• [YOUR TASK] Set down without change every line from the line that contains "NJW U33 156T MAT 259C ET" through the end of the listing, and only those lines. No pictures.

==== MATERIAL TO PROCESS ====

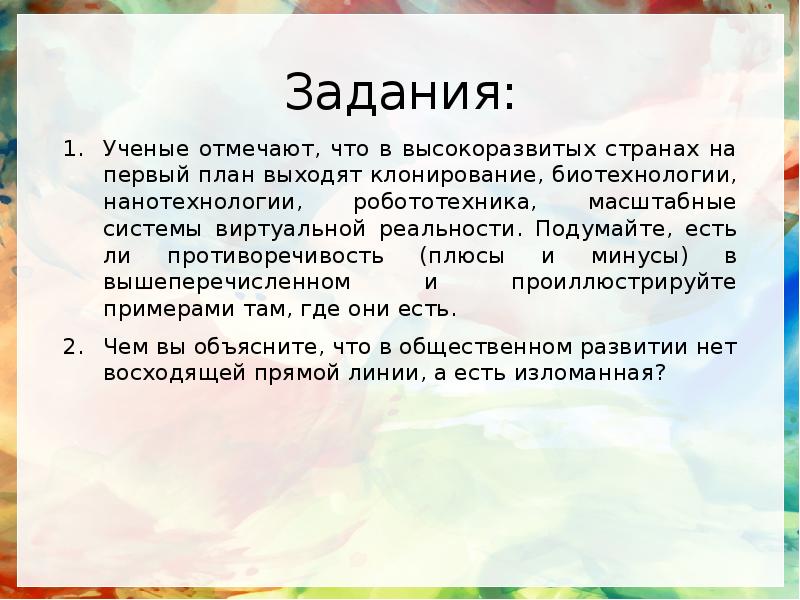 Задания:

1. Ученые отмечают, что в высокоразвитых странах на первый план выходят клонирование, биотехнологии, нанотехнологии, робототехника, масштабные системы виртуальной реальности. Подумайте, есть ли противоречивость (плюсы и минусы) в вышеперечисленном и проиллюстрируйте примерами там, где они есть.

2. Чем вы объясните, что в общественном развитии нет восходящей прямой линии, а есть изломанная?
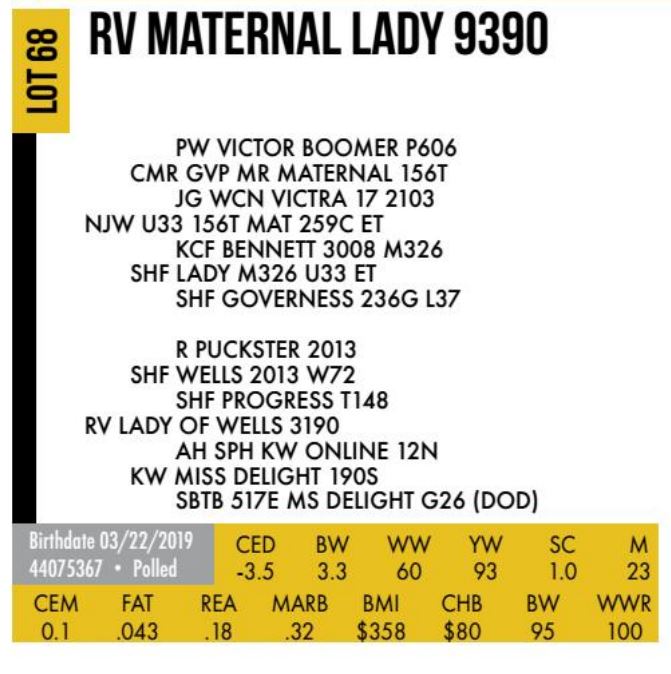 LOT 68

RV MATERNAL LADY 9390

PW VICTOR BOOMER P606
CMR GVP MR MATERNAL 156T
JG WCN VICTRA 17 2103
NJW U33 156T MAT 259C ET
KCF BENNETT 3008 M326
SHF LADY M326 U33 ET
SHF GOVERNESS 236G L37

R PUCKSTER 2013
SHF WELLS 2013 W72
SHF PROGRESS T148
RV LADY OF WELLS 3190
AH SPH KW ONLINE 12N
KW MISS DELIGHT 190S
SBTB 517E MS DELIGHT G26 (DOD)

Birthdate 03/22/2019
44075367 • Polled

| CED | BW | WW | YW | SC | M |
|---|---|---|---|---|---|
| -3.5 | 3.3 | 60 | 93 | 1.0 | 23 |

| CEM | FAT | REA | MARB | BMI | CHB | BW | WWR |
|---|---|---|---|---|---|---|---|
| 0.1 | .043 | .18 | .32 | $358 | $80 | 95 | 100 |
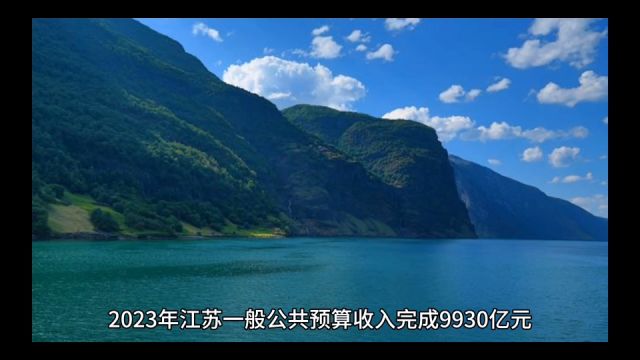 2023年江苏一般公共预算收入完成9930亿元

====

• [RESPONSE FOR THIS EXERCISE]
NJW U33 156T MAT 259C ET
KCF BENNETT 3008 M326
SHF LADY M326 U33 ET
SHF GOVERNESS 236G L37

R PUCKSTER 2013
SHF WELLS 2013 W72
SHF PROGRESS T148
RV LADY OF WELLS 3190
AH SPH KW ONLINE 12N
KW MISS DELIGHT 190S
SBTB 517E MS DELIGHT G26 (DOD)

Birthdate 03/22/2019
44075367 • Polled

| CED | BW | WW | YW | SC | M |
|---|---|---|---|---|---|
| -3.5 | 3.3 | 60 | 93 | 1.0 | 23 |

| CEM | FAT | REA | MARB | BMI | CHB | BW | WWR |
|---|---|---|---|---|---|---|---|
| 0.1 | .043 | .18 | .32 | $358 | $80 | 95 | 100 |
 2023年江苏一般公共预算收入完成9930亿元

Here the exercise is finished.